# EXTRACT start

Hi HansN,

Do you have any tips to created overload case,

I would like test and observe TIPC_DEST_DROPPABLE enabled & disabled cases.

-AVM


On 9/1/2016 9:12 AM, A V Mahesh wrote:
> Hi HansN,
>
> Sorry for the delay.
>
> I will test it and get back to you soon.
>
> -AVM
>
>
> On 8/31/2016 4:29 PM, Hans Nordebäck wrote:
>> Hi Mahesh,
>> Any updates on this?
>>
>> /Regards HansN
>>
>> -----Original Message-----
>> From: Anders Widell
>> Sent: den 25 augusti 2016 13:11
>> To: A V Mahesh <mahesh.va...@oracle.com>; Hans Nordebäck 
>> <hans.nordeb...@ericsson.com>; mathi.naic...@oracle.com
>> Cc: opensaf-devel@lists.sourceforge.net
>> Subject: Re: [PATCH 1 of 1] MDS: Log TIPC dropped messages [#1957]
>>
>> Hi!
>>
>> This is what the TIPC user documentation says about TIPC_DEST_DROPPABLE:
>> "This option governs the handling of messages sent by the socket if 
>> the message cannot be delivered to its destination, either because 
>> the receiver is congested or because the specified receiver does not 
>> exist.
>> If enabled, the message is discarded; otherwise the message is 
>> returned to the sender."
>>
>> This is what the TIPC user documentation says about the return value 
>> from the recvmsg() system call: "When used with a connectionless 
>> socket, a return value of 0 indicates the arrival of a returned data 
>> message that was originally sent by this socket."
>>
>> I think the documentation is pretty clear. If you set 
>> TIPC_DEST_DROPPABLE to true, the receiver can discard messages e.g. 
>> when the receive buffer is full. The sender will not be notified in 
>> this case. If TIPC_DEST_DROPPABLE is set to false, the message will 
>> be returned to the sender in case of a full receive buffer. The 
>> sender knows that it has received such a returned message when the 
>> recvmsg() call returns zero.
>>
>> regards,
>> Anders Widell
>>
>> On 08/25/2016 11:30 AM, A V Mahesh wrote:
>>> Hi HansN,
>>>
>>>
>>> On 8/23/2016 5:22 PM, Hans Nordebäck wrote:
>>>
>>>> Hi Mahesh,
>>>>
>>>> Yes, this is my understanding too, if TIPC_DROPPABLE = true tipc may
>>>> drop messages silently,  at receive sock buffer full condition,  but
>>>> do not return any ancillary message.
>>>> If TIPC_DROPPABLE = false tipc may drop message but will send an
>>>> ancillary message to inform about TIPC_ERR_OVERLOAD.
>>> [AVM]
>>>
>>> My observation are understanding is different, based on TIPC code and
>>> Linux TIPC 2.0 Programmer's Guide , that the TIPC_ERR_OVERLOAD error
>>> returned when TIPC is unable to enqueue an incoming message on the
>>> receiving socket's receive queue irrelevant of TIPC_DEST_DROPPABLE
>>> enabled or disabled.

# EXTRACT end

STATED GOAL: Can you copy out everything in the TIPC thread from "Do you have" down to "to you soon.", word for word? The items that come next have no connection to the TIPC thread.

# SUPPLIED MATERIAL start

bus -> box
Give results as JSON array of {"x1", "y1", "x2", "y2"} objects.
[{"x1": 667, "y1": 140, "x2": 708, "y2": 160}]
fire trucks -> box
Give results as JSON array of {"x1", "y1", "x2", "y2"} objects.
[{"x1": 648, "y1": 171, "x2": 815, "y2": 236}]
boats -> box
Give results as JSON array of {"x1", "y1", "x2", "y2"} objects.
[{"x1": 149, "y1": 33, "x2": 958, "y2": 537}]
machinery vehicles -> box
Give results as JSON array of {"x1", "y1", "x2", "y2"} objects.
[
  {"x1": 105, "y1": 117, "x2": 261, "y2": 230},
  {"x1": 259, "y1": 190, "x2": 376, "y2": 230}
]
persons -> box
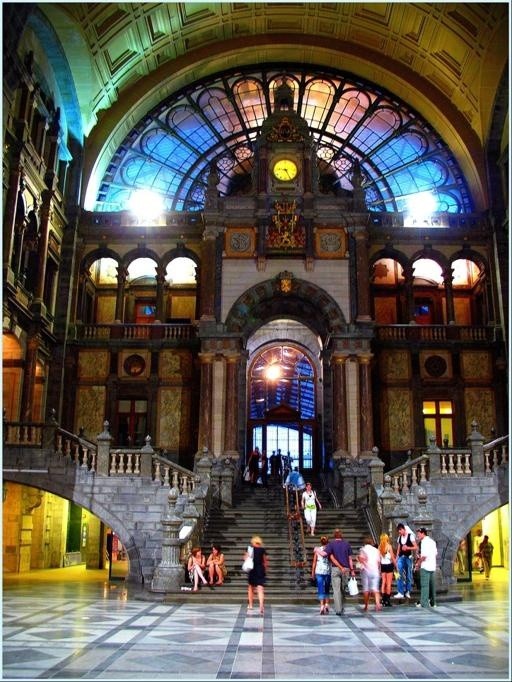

# SUPPLIED MATERIAL end

EXERCISE ANSWER:
Do you have any tips to created overload case,

I would like test and observe TIPC_DEST_DROPPABLE enabled & disabled cases.

-AVM


On 9/1/2016 9:12 AM, A V Mahesh wrote:
> Hi HansN,
>
> Sorry for the delay.
>
> I will test it and get back to you soon.